Input for this task:
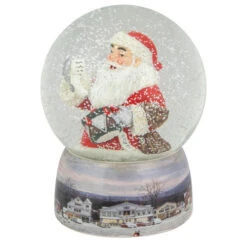 Northlight 6.5" Norman Rockwell 'A Drum For Tommy' Christmas Snow Globe -Northlight Sale Store northlight pm94061 2 15528.1658690699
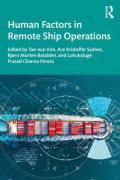 Cover of Human Factors in Remote Ship Operations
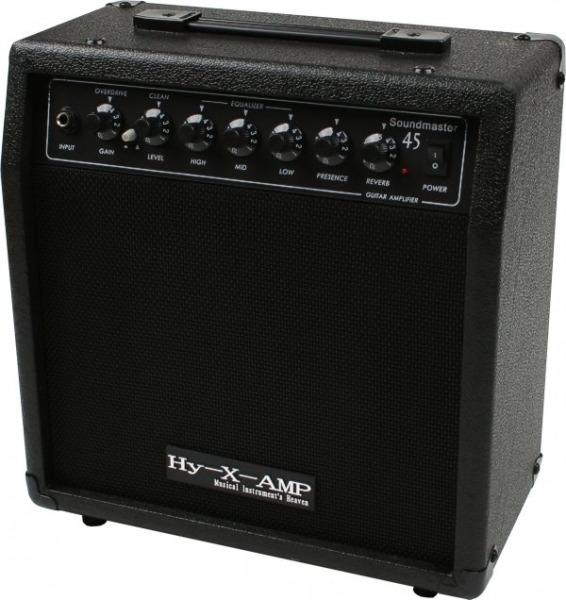 Amplificator chitara Hy-X-AMP Model Soundmaster 45 [4]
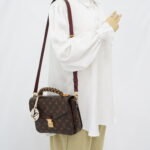 Louis Vuitton Metis MM Monogram Braided Saffran GHW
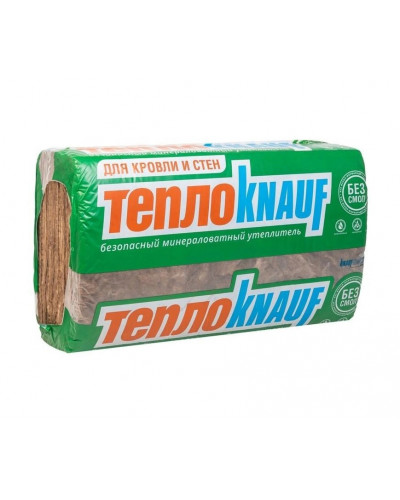 Утеплитель ТеплоКнауф Коттедж (Knauf) TS 036 Aquastatik 1230х610х50 мм (Уп/16плит, 12м2/0,6м3) Утеплитель ТеплоКнауф Коттедж (Knauf) TS 036 Aquastatik 1230х610х50 мм (Уп/16плит, 12м2/0,6м3)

Problem description: Copy out the entries from the first one through the one containing "Louis Vuitton Metis", swapping "Snow Globe" for "Music Box" and leaving all else unchanged. Omit the pictures.

Written answer:
 Northlight 6.5" Norman Rockwell 'A Drum For Tommy' Christmas Music Box -Northlight Sale Store northlight pm94061 2 15528.1658690699
 Cover of Human Factors in Remote Ship Operations
 Amplificator chitara Hy-X-AMP Model Soundmaster 45 [4]
 Louis Vuitton Metis MM Monogram Braided Saffran GHW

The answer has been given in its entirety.